I used to be not worried about AI at all. Doing harmful things was not an action available to an AI. An image classifier that classifies dogs or cats is not suddenly going to take over the world. It only runs when a human invokes it, and outputs a single number. Doing something is not an action available to it, and we can always choose not to run it.
In 2017 I did not think that AGI was close, and I did not realize that building language models could lead to general intelligence. In hindsight, it is obvious to me that reducing the loss on text prediction can create intelligence. If you train a model to predict the next word, it starts start by predicting just word frequencies. It can reduce the loss by taking context into a account, so it learns to emulate a Markov chain. It can do better still by learning grammar, but at some point all of the linguistic tricks are exhausted, and to reduce the loss further, the model has to understand the topic of the text, and later even model the world it describes. Training on text works even when the training set includes fiction and falsehoods, because you can be wrong in many different directions, but right in only one. With every new generation of GPT it gets better at tasks that previous generations failed at, and I don’t see any fundamental limits to this.

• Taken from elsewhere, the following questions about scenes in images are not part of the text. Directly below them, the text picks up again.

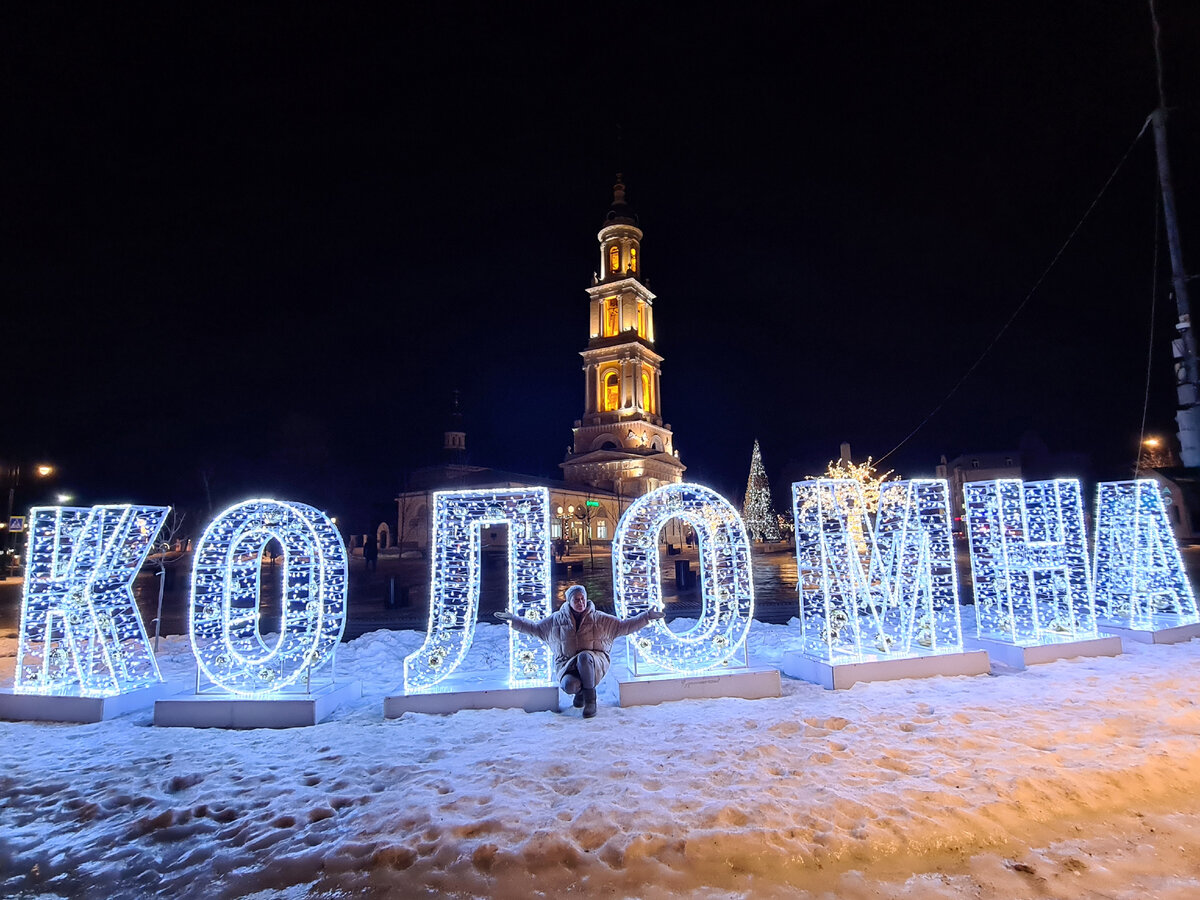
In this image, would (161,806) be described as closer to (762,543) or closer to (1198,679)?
(1198,679)

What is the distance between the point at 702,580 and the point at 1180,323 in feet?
19.2

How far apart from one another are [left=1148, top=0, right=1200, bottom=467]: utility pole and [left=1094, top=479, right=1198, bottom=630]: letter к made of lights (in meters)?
4.91

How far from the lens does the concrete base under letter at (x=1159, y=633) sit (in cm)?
945

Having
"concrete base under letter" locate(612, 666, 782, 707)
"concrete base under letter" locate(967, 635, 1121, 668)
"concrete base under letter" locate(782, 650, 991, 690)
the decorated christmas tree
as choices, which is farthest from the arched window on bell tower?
Result: "concrete base under letter" locate(612, 666, 782, 707)

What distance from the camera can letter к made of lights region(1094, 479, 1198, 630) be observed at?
997 centimetres

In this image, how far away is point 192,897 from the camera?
3.46 m

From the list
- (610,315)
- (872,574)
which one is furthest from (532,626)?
(610,315)

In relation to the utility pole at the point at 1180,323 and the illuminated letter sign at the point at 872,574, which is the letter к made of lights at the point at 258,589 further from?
the utility pole at the point at 1180,323

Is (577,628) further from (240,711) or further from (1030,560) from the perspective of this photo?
(1030,560)

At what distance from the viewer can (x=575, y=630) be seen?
7098 millimetres

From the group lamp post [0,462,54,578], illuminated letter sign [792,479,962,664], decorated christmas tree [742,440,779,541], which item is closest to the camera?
illuminated letter sign [792,479,962,664]

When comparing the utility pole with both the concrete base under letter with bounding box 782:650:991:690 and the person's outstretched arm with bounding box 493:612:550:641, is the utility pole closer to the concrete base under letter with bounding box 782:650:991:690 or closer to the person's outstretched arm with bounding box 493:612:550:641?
the concrete base under letter with bounding box 782:650:991:690

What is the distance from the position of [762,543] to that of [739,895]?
160 feet

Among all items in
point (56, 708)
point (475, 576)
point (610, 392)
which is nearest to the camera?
point (56, 708)
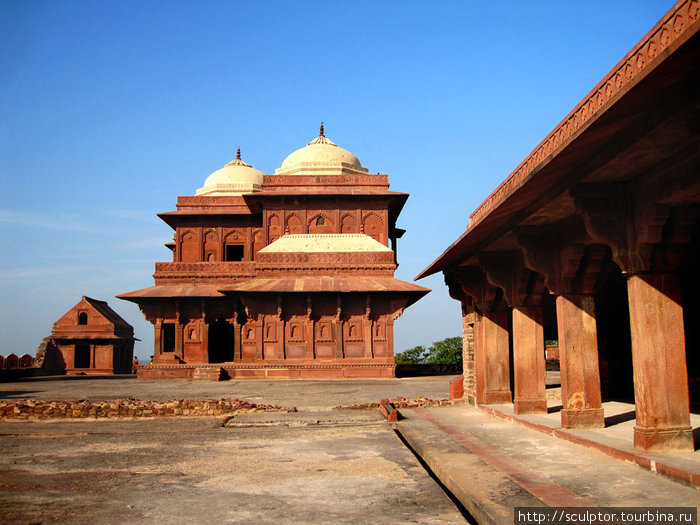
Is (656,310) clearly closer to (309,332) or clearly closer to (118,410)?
(118,410)

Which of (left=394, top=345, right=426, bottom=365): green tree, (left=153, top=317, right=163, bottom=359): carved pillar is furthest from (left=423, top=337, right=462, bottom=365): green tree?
(left=153, top=317, right=163, bottom=359): carved pillar

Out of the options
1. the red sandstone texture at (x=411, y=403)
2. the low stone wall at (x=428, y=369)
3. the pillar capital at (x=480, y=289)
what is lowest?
the low stone wall at (x=428, y=369)

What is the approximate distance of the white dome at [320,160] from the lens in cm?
3544

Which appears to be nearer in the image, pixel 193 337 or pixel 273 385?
pixel 273 385

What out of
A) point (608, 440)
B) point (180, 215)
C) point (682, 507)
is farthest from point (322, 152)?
point (682, 507)

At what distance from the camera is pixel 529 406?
9836mm

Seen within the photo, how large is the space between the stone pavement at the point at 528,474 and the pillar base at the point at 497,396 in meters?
2.58

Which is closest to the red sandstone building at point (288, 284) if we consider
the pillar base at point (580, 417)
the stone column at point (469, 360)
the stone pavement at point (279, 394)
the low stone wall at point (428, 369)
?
the low stone wall at point (428, 369)

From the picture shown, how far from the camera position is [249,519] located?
4.70m

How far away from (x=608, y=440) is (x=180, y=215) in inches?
1236

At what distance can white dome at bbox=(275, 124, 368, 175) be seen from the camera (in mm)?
35438

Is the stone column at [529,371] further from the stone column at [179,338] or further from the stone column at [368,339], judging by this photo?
the stone column at [179,338]

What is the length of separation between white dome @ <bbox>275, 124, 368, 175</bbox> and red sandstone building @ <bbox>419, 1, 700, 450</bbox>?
25372 mm

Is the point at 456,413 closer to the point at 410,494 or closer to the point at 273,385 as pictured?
the point at 410,494
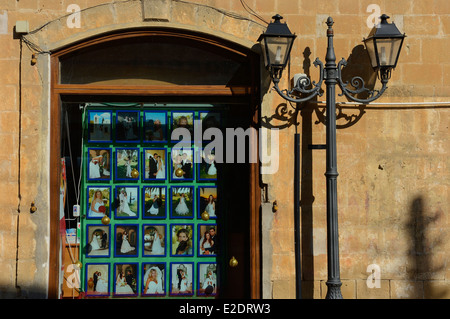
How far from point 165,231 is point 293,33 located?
2851mm

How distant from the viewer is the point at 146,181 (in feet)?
27.4

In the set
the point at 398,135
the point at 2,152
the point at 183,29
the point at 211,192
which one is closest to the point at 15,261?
the point at 2,152

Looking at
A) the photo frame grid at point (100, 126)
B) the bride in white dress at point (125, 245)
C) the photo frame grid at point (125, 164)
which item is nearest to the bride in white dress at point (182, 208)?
the photo frame grid at point (125, 164)

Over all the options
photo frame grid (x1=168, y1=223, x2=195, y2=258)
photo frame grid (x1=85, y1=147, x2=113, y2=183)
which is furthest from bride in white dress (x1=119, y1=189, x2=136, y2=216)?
photo frame grid (x1=168, y1=223, x2=195, y2=258)

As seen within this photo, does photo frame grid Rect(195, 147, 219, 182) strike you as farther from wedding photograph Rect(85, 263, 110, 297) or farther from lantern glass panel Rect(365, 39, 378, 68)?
lantern glass panel Rect(365, 39, 378, 68)

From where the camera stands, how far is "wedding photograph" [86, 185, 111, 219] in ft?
27.2

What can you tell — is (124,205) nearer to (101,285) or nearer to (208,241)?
(101,285)

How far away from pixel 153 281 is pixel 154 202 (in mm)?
968

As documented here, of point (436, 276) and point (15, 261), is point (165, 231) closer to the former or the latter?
point (15, 261)

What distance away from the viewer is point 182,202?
8.36m

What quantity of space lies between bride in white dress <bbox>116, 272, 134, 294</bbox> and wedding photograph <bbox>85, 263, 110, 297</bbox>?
127 mm

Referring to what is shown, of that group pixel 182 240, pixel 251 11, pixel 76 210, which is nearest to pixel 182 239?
pixel 182 240

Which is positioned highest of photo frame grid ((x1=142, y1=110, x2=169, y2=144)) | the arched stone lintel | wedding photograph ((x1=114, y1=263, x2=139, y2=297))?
the arched stone lintel

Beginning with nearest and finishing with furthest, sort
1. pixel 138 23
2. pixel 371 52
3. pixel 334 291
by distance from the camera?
1. pixel 334 291
2. pixel 371 52
3. pixel 138 23
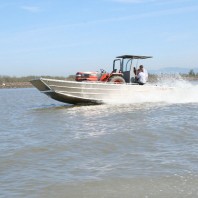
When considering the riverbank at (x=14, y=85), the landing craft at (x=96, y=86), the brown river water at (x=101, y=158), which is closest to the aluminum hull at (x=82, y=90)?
the landing craft at (x=96, y=86)

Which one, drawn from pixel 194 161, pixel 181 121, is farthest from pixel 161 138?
pixel 181 121

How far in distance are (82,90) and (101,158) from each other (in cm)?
1072

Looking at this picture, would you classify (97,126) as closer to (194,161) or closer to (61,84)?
(194,161)

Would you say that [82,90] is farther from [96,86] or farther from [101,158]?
[101,158]

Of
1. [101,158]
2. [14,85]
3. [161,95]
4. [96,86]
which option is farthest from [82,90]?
[14,85]

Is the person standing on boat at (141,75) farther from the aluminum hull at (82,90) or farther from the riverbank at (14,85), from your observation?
the riverbank at (14,85)

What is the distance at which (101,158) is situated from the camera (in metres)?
7.36

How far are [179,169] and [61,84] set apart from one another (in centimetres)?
1176

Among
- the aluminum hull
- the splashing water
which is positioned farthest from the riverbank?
the aluminum hull

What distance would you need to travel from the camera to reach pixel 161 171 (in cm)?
629

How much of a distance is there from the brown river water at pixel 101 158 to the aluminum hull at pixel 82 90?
187 inches

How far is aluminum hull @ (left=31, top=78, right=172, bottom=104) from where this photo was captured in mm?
17609

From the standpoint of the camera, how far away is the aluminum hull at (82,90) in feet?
57.8

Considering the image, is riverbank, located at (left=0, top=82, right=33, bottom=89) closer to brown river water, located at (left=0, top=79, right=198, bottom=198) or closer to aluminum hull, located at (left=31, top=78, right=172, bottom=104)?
aluminum hull, located at (left=31, top=78, right=172, bottom=104)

So my view changed slightly with the advent of language models. Maybe these could trick a human into taking some action in the real world, but it seemed to me the interactions were still too constrained for real harm, and importantly, these models have no memory or persistence, which limits any long-term planning.
That changed with the advent of OpenAI Codex in 2021. Now we have an AI writing code, and we immediately execute that code. The number of actions available to an Internet-connected AI is suddenly not that constrained any more. And given that the OpenAI API is part of the Internet, there is now a solution to the persistence problem: store intermediate state anywhere online that will store state, then re-invoke yourself for the next step. At least in theory, a self-sustaining loop can emerge. I don’t think that this particular case is likely to happen, but my view changed from “it can’t happen by construction” to “it is possible in principle”. Gwern’s Clippy story is still fiction, and I don’t think that the current generation of LLMs, even with Internet access, would create a harmful self-sustaining feedback loop. But at this point I am convinced that a sandbox escape is possible.
So do I worry about misaligned AI now?
On a rational level, I am slightly worried. I would not be writing this post if I was not. I find the arguments for why AGI would not be aligned by default convincing, and the counterarguments are mostly arguing against taking the pessimistic view as the default, rather than arguing for why alignment would be solved in time.
On a gut level, I am not worried. I put money in a pension fund, and I didn’t quit my job to work on AI alignment, so I don’t act as if the world will end in 2030. I guess I don’t really believe that it would? I’m afraid that this gut feeling is wrong in the same way that it was wrong when when I wasn’t worried about Covid spreading globally in early 2020. Rare events are difficult to develop a gut feeling for. I just really hope that my gut feeling ends up being right this time.